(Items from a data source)

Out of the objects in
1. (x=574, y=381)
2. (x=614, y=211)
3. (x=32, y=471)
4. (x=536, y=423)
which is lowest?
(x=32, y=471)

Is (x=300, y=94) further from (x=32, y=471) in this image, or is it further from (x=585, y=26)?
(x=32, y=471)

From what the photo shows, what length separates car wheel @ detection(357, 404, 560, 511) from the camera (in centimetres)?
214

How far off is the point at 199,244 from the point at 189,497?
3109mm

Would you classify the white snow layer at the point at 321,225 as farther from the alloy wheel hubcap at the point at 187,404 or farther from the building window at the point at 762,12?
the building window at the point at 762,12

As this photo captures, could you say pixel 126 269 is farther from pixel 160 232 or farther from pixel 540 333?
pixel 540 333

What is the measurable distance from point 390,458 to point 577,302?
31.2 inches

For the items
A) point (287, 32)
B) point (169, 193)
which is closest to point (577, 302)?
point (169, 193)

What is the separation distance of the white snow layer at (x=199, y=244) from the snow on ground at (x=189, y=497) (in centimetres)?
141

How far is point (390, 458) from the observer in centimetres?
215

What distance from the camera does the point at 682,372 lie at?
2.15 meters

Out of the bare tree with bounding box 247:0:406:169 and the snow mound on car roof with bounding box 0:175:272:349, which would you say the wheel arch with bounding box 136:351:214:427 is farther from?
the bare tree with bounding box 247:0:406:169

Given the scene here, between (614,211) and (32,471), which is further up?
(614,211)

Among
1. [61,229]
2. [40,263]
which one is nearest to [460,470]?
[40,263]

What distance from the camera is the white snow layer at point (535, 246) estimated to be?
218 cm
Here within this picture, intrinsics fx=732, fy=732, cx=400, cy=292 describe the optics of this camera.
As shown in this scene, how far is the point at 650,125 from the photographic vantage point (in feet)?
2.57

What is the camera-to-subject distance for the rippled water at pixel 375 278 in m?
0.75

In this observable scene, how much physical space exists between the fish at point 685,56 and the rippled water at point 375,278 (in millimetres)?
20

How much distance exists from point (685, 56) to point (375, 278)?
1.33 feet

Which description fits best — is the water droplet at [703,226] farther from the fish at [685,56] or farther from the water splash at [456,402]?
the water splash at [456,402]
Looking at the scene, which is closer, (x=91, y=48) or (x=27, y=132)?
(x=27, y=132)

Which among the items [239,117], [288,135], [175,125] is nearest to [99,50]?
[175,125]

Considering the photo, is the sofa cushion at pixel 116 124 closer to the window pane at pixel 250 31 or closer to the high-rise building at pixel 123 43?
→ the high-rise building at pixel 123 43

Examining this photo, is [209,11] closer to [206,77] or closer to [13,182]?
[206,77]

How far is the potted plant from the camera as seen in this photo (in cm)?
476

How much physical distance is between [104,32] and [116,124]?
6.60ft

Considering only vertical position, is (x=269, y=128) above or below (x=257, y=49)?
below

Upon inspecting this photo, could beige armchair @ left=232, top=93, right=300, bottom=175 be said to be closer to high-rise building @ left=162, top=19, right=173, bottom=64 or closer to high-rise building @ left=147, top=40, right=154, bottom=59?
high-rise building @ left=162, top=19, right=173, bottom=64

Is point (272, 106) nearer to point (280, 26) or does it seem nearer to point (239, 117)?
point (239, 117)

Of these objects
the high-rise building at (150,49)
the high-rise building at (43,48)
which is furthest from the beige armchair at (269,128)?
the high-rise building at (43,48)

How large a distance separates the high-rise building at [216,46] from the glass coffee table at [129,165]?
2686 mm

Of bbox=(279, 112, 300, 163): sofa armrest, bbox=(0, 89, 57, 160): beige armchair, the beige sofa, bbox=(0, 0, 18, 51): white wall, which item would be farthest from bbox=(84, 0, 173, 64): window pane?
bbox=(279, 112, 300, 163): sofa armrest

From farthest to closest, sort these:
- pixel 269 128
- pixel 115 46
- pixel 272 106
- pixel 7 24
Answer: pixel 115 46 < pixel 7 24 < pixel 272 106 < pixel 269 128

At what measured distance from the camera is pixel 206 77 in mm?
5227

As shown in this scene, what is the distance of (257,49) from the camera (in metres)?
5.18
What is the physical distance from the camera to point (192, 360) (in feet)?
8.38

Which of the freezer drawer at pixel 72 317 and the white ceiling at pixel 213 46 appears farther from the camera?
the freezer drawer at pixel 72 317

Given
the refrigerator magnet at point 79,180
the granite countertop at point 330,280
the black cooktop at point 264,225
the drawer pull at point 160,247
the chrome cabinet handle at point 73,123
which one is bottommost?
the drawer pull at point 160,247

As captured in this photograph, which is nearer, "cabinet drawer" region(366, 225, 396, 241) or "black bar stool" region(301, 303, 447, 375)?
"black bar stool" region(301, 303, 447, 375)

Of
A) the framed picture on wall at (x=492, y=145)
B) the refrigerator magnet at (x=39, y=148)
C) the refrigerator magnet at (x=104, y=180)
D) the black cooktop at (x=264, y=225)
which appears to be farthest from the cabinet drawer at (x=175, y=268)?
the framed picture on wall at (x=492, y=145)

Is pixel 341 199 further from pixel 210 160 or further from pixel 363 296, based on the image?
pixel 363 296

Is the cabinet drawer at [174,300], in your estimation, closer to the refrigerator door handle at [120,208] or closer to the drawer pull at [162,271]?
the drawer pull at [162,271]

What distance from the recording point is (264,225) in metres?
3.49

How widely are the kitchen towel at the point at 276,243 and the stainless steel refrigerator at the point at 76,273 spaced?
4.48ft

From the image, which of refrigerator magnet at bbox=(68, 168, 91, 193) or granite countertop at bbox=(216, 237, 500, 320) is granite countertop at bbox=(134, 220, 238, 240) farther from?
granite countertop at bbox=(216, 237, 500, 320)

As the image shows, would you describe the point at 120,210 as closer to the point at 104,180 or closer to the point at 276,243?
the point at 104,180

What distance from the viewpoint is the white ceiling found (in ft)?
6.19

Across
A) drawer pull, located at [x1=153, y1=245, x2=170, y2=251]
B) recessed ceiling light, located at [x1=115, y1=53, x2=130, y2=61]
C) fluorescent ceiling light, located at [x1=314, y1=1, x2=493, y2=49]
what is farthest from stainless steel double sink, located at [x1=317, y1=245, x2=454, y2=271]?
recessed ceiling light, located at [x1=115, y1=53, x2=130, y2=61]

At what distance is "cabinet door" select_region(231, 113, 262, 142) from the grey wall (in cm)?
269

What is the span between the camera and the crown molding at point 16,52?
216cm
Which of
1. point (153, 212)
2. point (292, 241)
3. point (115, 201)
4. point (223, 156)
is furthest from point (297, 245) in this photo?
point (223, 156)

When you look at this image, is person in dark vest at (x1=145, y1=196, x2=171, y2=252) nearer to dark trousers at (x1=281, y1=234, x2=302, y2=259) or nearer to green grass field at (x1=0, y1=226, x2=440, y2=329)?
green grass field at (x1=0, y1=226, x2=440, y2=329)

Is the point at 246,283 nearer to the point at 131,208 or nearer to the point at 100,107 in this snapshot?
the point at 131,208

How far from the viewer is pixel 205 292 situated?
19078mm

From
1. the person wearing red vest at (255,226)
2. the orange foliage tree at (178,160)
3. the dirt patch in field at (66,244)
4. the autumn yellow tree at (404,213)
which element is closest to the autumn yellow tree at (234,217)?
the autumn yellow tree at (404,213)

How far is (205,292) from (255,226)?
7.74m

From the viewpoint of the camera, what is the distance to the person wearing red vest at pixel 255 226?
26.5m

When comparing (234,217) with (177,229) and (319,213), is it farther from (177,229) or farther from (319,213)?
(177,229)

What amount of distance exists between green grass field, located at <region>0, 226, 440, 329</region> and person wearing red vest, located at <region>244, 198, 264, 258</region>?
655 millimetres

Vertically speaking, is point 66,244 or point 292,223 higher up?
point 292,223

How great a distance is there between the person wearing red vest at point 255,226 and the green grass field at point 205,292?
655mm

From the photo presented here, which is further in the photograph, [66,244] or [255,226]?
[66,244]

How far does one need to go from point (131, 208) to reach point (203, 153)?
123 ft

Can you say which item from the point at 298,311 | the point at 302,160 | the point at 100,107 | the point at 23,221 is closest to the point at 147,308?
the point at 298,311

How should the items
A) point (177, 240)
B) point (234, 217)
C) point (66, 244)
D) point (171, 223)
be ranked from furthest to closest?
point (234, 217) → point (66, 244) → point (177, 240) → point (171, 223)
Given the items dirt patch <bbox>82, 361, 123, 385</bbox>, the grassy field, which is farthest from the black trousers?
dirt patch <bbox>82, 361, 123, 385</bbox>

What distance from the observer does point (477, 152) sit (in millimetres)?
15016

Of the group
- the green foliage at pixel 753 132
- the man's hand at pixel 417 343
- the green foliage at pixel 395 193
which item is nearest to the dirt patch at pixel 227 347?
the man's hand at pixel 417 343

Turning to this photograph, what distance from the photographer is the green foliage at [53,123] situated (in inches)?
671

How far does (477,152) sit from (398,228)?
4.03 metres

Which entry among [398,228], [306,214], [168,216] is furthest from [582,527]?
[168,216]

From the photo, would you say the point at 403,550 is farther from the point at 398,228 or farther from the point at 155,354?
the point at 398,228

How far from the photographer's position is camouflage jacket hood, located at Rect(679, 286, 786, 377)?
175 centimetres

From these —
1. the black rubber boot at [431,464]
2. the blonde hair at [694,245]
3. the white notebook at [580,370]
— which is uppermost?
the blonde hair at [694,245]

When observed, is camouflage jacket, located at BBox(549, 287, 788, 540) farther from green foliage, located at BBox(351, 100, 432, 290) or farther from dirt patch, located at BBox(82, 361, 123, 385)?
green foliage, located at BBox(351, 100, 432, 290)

• _What you have to do_
Can you write out, word for word, everything from the very start of the data down to and including the line that contains "2.15 meters"?

• _Response for this exercise_
Out of the objects in
1. (x=574, y=381)
2. (x=614, y=211)
3. (x=32, y=471)
4. (x=536, y=423)
which is lowest?
(x=32, y=471)

Is (x=300, y=94) further from (x=32, y=471) in this image, or is it further from (x=585, y=26)?
(x=32, y=471)

From what the photo shows, what length separates car wheel @ detection(357, 404, 560, 511) from the camera (in centimetres)?
214

How far off is the point at 199,244 from the point at 189,497?
3109mm

Would you classify the white snow layer at the point at 321,225 as farther from the alloy wheel hubcap at the point at 187,404 or farther from the building window at the point at 762,12?
the building window at the point at 762,12

As this photo captures, could you say pixel 126 269 is farther from pixel 160 232 or farther from pixel 540 333?
pixel 540 333

What is the measurable distance from point 390,458 to point 577,302?
31.2 inches

For the items
A) point (287, 32)
B) point (169, 193)
which is closest to point (577, 302)?
point (169, 193)

What is the separation distance of the white snow layer at (x=199, y=244) from the snow on ground at (x=189, y=497) (in centimetres)?
141

How far is point (390, 458) from the observer in centimetres?
215

What distance from the camera does the point at 682,372 lie at?
2.15 meters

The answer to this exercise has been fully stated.